HoboProber's answer is good with regards to clean code, but more than likely slower than what you already have.

At the moment we basically have to following variants of the key function:

from math import floor


def key_op(particle, cell_size):
    return int(particle[0] / cell_size), int(particle[1] / cell_size), int(particle[2] / cell_size)


def key_hobo(particle, cell_size):
    return tuple(coordinate // cell_size for coordinate in particle)


def key_op_edit(particle, cell_size):
    """This was taken from your edit that was rolled back due to answer invalidation"""
    return floor(particle[0] / cell_size), floor(particle[1] / cell_size), floor(particle[2] / cell_size)

HoboProber already sneakily introduced floor division (think \\) to you, so the explicit version of this is also up for discussion:

def key_floor_div(particle, cell_size):
    return particle[0] // cell_size, particle[1] // cell_size, particle[2] // cell_size

The timings for them are as follows:

key_op          1.28 µs ± 16.2 ns (mean ± std. dev. of 7 runs, 1000000 loops each)
key_op_edit     1.62 µs ± 13.8 ns (mean ± std. dev. of 7 runs, 1000000 loops each)
key_hobo        2.09 µs ± 34.3 ns (mean ± std. dev. of 7 runs, 100000 loops each)
key_floor_div   1.11 µs ± 14.3 ns (mean ± std. dev. of 7 runs, 1000000 loops each)

The timing was done in an IPython environment running %timeit func(example, cell_size) with example = (23849.234, 1399283.8923, 2137842.24357) and cell_size = 10.

Based on these results there seems to be a narrow win for the floor div version over the original implementation.

But can we do better? Enter numba, a just-in-time compiler for Python code. At this early testing stage basically all you have to do is from numba import jit and then

@jit(nopython=True)
def key_op_numba(particle, cell_size):
    return int(particle[0] / cell_size), int(particle[1] / cell_size), int(particle[2] / cell_size)

Act accordingly for the other versions. Now lets look at the timings:

key_op          623 ns ± 8.42 ns (mean ± std. dev. of 7 runs, 1000000 loops each)
key_op_edit     618 ns ± 10.5 ns (mean ± std. dev. of 7 runs, 1000000 loops each)
key_hobo*       N/A
key_floor_div   628 ns ± 7.06 ns (mean ± std. dev. of 7 runs, 1000000 loops each)

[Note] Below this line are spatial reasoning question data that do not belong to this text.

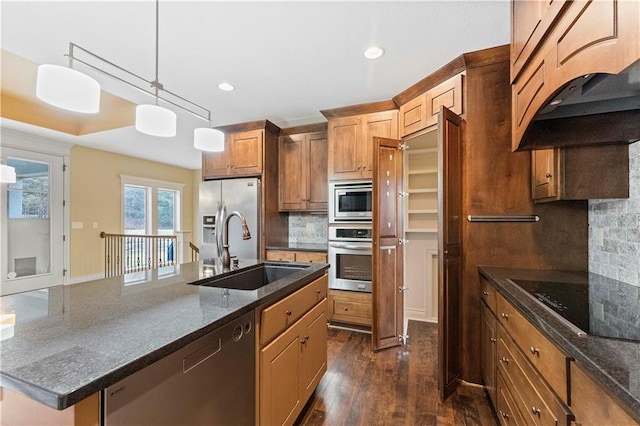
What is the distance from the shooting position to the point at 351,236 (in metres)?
3.25

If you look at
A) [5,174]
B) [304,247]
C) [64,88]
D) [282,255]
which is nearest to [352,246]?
[304,247]

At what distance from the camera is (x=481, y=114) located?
7.27 feet

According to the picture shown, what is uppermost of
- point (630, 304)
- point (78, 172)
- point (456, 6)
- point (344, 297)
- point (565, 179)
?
point (456, 6)

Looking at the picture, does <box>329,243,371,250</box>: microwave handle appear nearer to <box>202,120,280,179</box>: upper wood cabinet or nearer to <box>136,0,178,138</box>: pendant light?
<box>202,120,280,179</box>: upper wood cabinet

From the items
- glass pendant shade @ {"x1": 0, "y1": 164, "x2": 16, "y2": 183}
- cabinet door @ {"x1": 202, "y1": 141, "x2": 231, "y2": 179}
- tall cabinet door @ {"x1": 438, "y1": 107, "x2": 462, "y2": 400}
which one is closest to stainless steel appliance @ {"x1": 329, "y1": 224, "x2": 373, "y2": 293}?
tall cabinet door @ {"x1": 438, "y1": 107, "x2": 462, "y2": 400}

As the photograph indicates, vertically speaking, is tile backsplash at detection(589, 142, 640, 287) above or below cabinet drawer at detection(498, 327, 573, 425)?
above

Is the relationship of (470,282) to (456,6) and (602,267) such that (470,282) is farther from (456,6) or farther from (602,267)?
(456,6)

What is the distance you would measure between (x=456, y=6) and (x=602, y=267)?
1.90 meters

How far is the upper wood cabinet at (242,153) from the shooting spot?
12.3 feet

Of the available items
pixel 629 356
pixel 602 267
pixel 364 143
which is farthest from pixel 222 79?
pixel 602 267

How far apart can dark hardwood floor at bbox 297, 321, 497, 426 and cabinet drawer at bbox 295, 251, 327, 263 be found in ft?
3.24

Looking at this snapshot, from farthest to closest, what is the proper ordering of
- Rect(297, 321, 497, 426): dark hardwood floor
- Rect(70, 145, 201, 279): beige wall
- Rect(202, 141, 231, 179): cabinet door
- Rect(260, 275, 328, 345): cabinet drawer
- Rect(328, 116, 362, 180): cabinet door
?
Rect(70, 145, 201, 279): beige wall < Rect(202, 141, 231, 179): cabinet door < Rect(328, 116, 362, 180): cabinet door < Rect(297, 321, 497, 426): dark hardwood floor < Rect(260, 275, 328, 345): cabinet drawer

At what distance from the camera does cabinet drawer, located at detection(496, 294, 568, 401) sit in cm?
98

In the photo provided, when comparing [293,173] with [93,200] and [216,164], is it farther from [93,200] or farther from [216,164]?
[93,200]
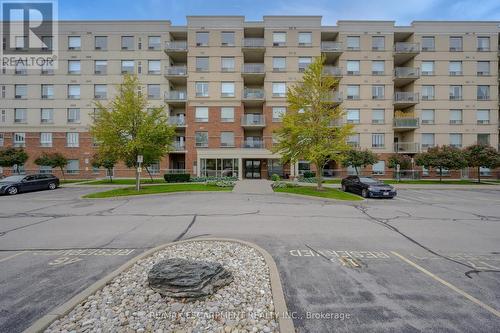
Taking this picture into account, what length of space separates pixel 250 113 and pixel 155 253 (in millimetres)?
27071

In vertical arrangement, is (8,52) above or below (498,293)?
above

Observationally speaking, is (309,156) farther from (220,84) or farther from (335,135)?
(220,84)

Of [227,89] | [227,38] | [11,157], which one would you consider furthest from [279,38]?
[11,157]

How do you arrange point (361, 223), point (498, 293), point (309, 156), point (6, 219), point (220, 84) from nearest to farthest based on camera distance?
1. point (498, 293)
2. point (361, 223)
3. point (6, 219)
4. point (309, 156)
5. point (220, 84)

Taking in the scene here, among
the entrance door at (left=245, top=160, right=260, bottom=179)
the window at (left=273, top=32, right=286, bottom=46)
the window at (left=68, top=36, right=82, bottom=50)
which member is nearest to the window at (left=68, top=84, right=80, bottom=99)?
the window at (left=68, top=36, right=82, bottom=50)

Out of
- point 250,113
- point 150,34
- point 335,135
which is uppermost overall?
point 150,34

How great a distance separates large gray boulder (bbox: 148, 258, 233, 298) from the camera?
3.29m

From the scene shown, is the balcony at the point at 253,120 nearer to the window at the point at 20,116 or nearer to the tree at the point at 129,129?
the tree at the point at 129,129

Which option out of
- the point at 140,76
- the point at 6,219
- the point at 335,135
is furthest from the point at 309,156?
the point at 140,76

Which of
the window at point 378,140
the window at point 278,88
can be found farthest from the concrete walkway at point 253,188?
the window at point 378,140

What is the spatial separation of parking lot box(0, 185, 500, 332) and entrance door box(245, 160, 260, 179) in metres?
18.6

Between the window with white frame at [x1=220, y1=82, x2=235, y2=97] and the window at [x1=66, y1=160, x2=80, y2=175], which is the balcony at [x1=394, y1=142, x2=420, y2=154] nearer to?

As you can see numba can easily double the performance of this functions, and that is with the default settings. You might be able to squeeze out a little bit more of you are really going for it.

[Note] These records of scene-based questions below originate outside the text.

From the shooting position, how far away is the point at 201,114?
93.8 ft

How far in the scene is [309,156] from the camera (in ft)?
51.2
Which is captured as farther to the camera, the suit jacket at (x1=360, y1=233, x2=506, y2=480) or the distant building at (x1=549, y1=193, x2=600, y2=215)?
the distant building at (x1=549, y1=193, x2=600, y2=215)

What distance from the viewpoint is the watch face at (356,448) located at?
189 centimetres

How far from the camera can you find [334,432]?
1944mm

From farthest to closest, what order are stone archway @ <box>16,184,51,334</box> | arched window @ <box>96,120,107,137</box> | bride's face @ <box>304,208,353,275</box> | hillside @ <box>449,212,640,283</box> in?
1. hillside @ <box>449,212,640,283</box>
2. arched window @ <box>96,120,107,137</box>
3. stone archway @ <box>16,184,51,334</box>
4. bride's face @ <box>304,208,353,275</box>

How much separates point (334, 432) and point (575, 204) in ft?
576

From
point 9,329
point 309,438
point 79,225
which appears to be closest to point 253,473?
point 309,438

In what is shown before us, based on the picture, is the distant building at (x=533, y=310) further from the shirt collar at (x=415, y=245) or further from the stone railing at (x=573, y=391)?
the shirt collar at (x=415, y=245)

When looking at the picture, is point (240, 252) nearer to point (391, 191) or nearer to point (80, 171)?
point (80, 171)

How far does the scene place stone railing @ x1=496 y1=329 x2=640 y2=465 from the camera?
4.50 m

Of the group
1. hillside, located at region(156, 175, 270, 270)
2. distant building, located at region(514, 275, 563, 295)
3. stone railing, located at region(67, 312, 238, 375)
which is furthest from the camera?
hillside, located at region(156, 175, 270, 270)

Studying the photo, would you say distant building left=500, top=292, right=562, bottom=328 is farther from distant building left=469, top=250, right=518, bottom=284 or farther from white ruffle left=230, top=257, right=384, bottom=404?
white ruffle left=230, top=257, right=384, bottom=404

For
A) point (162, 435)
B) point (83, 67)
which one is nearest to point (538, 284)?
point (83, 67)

Bug: There is likely a bug in this piece of code:

if k in self.cells:
    c = self.cells[k]
else:
    c = set()
    self.cell_size[k] = c
#            ^-- should likely be self.cells here

Note: a defaultdict can help to simplify this part of the code, though I cannot really say something on how its performance compares to that of a normal dict and your member-check/if-construct.

*numba does not seem to like to instantiate a tuple from a generator expression, transforming it into a list comprehension yields 1.25 µs ± 25.1 ns. You then have to convert it to a tuple to make it hashable, e.g. tuple(key_hobo_numba(example, cell_size), which leaves us with the final timing of 1.45 µs ± 14.8 ns.